READING TEXT —

#' Add the Worst or Best Observation for Each By Group as New Records
#'
#' Add the first available record from `events` for each by group as new
#' records, all variables of the selected observation are kept. It can be used
#' for selecting the extreme observation from a series of user-defined events.
#' This distinguishes `derive_extreme_event()` from `derive_extreme_records()`,
#' where extreme records are derived based on certain order of existing
#' variables.
#'
#' @param events Conditions and new values defining events
#'
#' A list of `event()` or `event_joined()` objects is expected. Only
#' observations listed in the `events` are considered for deriving extreme
#' event. If multiple records meet the filter `condition`, take the first
#' record sorted by `order`. The data is grouped by `by_vars`, i.e., summary
#' functions like `all()` or `any()` can be used in `condition`.
#'
#' For `event_joined()` events the observations are selected by calling
#' `filter_joined()`. The `condition` field is passed to the `filter_join` argument.
#'
#' @param tmp_event_nr_var Temporary event number variable
#'
#' The specified variable is added to all source datasets and is set to the
#' number of the event before selecting the records of the event.
#'
#' It can be used in `order` to determine which record should be used if
#' records from more than one event are selected.
#'
#' The variable is not included in the output dataset.
#'
#' @param order Sort order
#'
#' If a particular event from `events` has more than one observation, within
#' the event and by group, the records are ordered by the specified order.
#'
#' `r roxygen_order_na_handling()`
#'
#' @permitted list of expressions created by `exprs()`, e.g.,
#' `exprs(ADT, desc(AVAL))`
#'
#' @param mode Selection mode (first or last)
#'
#' If a particular event from `events` has more than one observation,
#' `"first"`/`"last"` is used to select the first/last record of this type of
#' event sorting by `order`.

RECORDED INFORMATION —
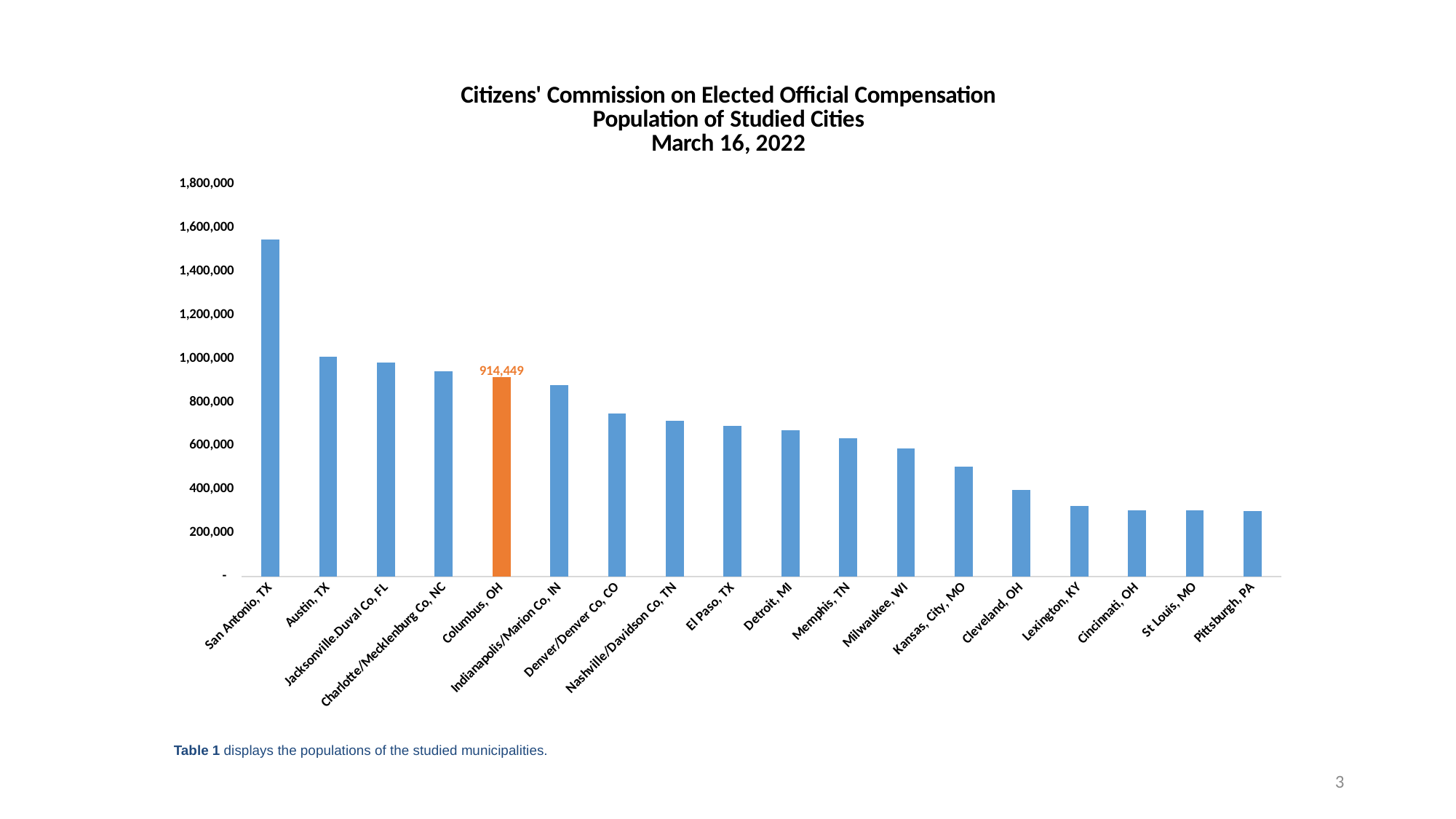
Is the value for Kansas City, MO greater or less than 400,000? greater What is the population shown for Columbus, OH? 914,449 Which city's bar is highlighted in orange? Columbus, OH Is the value for Denver/Denver Co, CO greater or less than 800,000? less Is the value for Lexington, KY greater or less than 400,000? less Which city has the highest population in the chart? San Antonio, TX How many cities are shown in the chart? 18 What kind of chart is shown on the slide? Bar chart Which has a larger population, San Antonio, TX or Austin, TX? San Antonio, TX Do the bar values rise or fall from left to right across the chart? Fall Which has a larger population, Kansas City, MO or Cleveland, OH? Kansas City, MO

PROMPT A —
Please rewrite the paragraph of the function documentation that begins "Add the first available record from `events`" as a short bulleted list, keeping its main facts.
PROMPT B —
Answer these from the function documentation, one per line:
(i) What kinds of objects does the `events` parameter expect in its list?
(ii) Is the temporary event number variable included in the output dataset?
(iii) What are the two selection modes named for `mode`?
Rely only on the function documentation for what comes next, not on the material.

EXERCISE OUTPUT A —
- Adds the first available record from `events` for each by group as new records.
- Keeps all variables of the selected observation.
- Can select the extreme observation from a series of user-defined events.
- This sets `derive_extreme_event()` apart from `derive_extreme_records()`, which derives extreme records based on a certain order of existing variables.

EXERCISE OUTPUT B —
(i) `event()` or `event_joined()` objects.
(ii) No.
(iii) First and last (`"first"` and `"last"`).